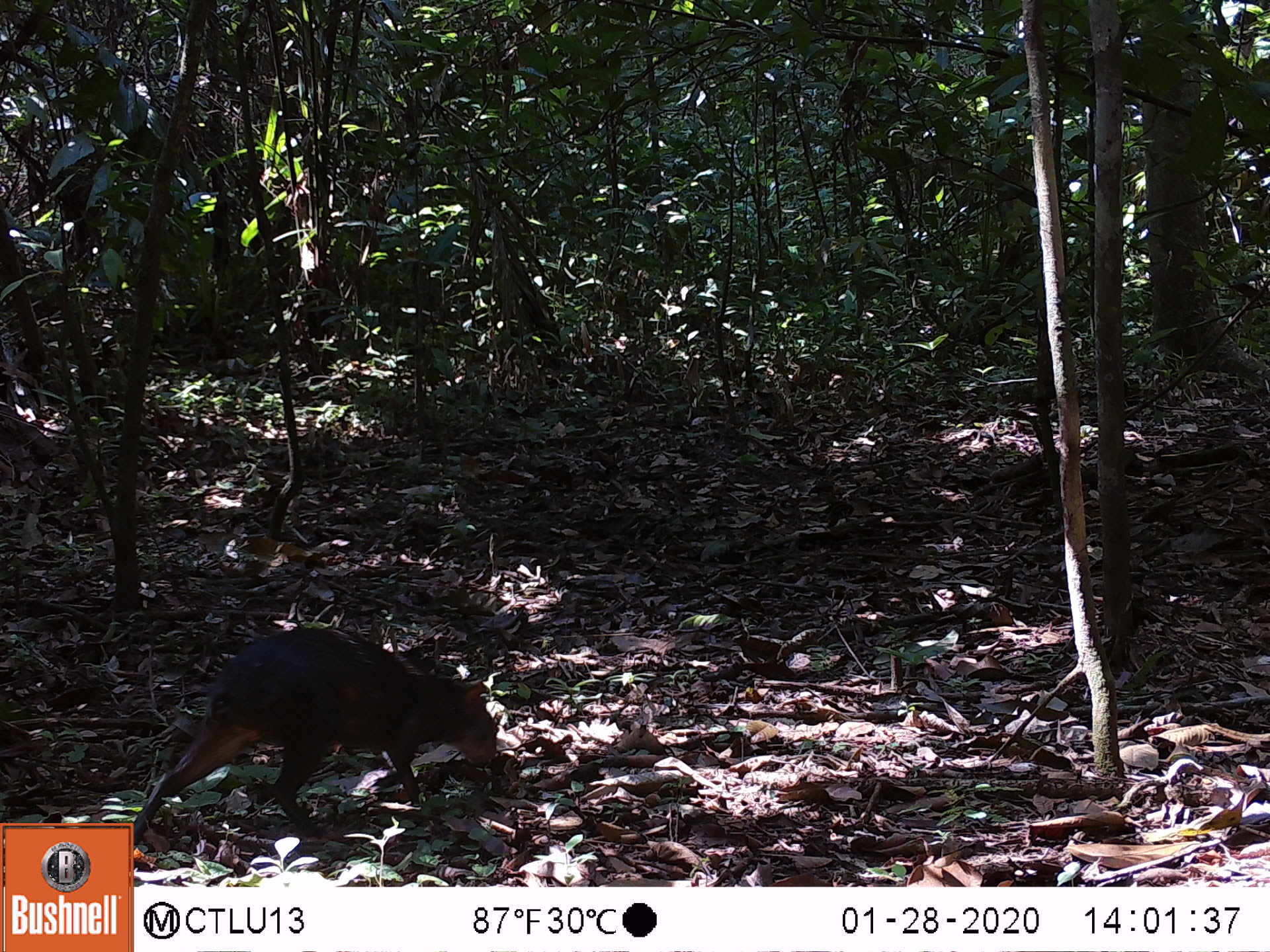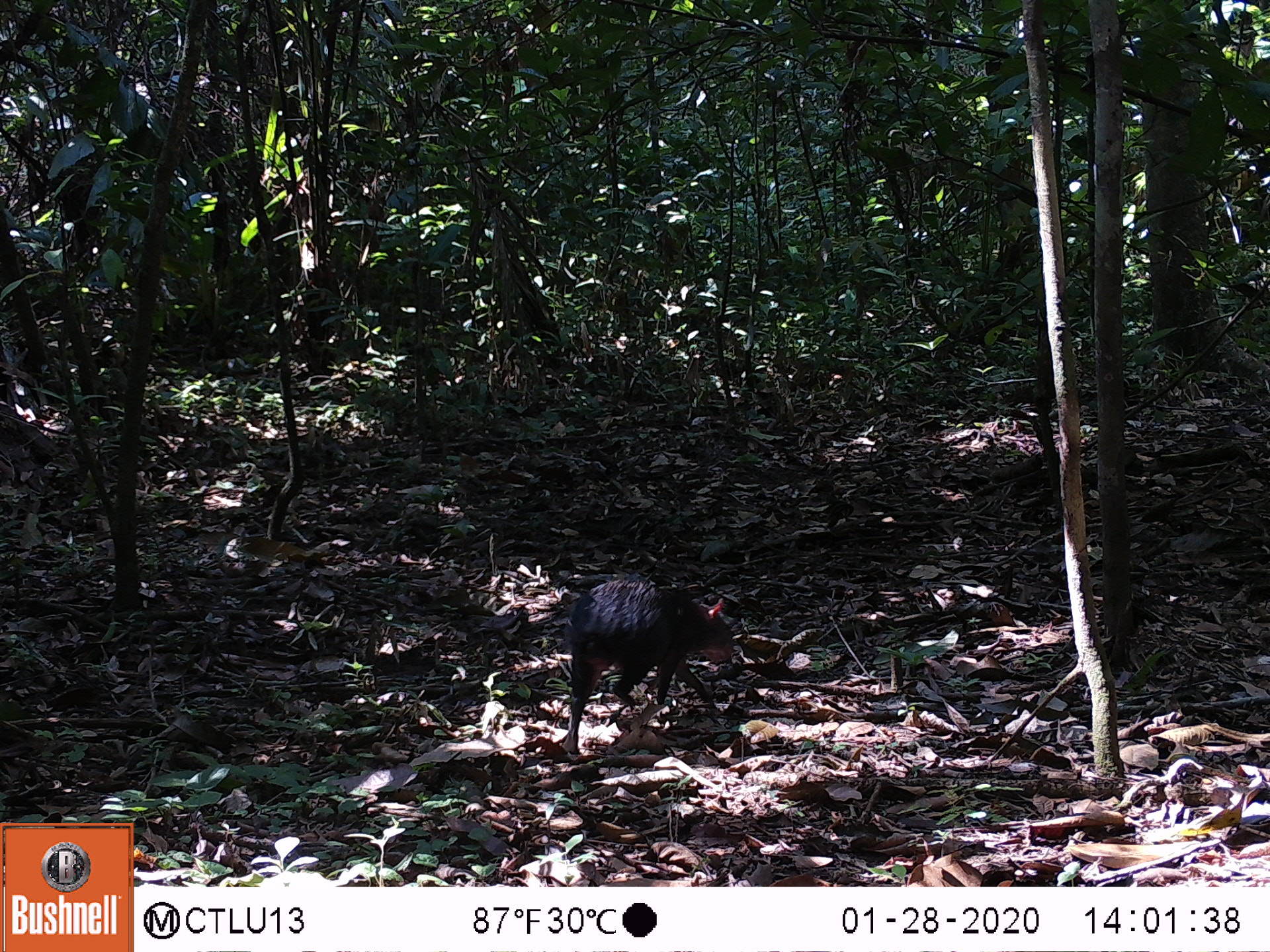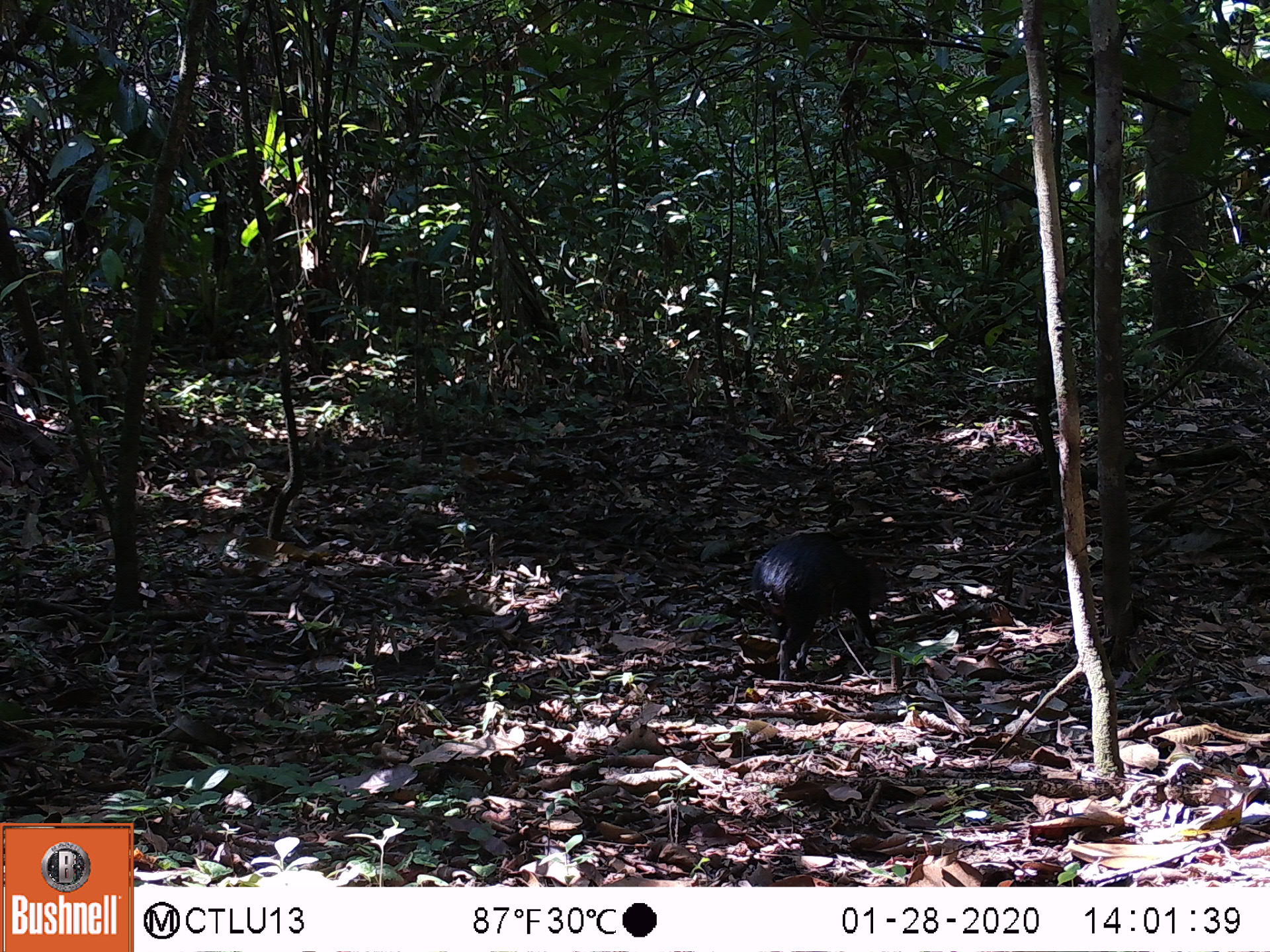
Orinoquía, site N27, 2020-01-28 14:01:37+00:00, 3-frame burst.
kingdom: Animalia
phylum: Chordata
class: Mammalia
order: Rodentia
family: Dasyproctidae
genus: Dasyprocta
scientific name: Dasyprocta fuliginosa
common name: black agouti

*Exercise directions:* No pictures should appear in the copy, and each record above is to be returned exactly.

*Answer space:*
Orinoquía, site N27, 2020-01-28 14:01:37+00:00, 3-frame burst.
kingdom: Animalia
phylum: Chordata
class: Mammalia
order: Rodentia
family: Dasyproctidae
genus: Dasyprocta
scientific name: Dasyprocta fuliginosa
common name: black agouti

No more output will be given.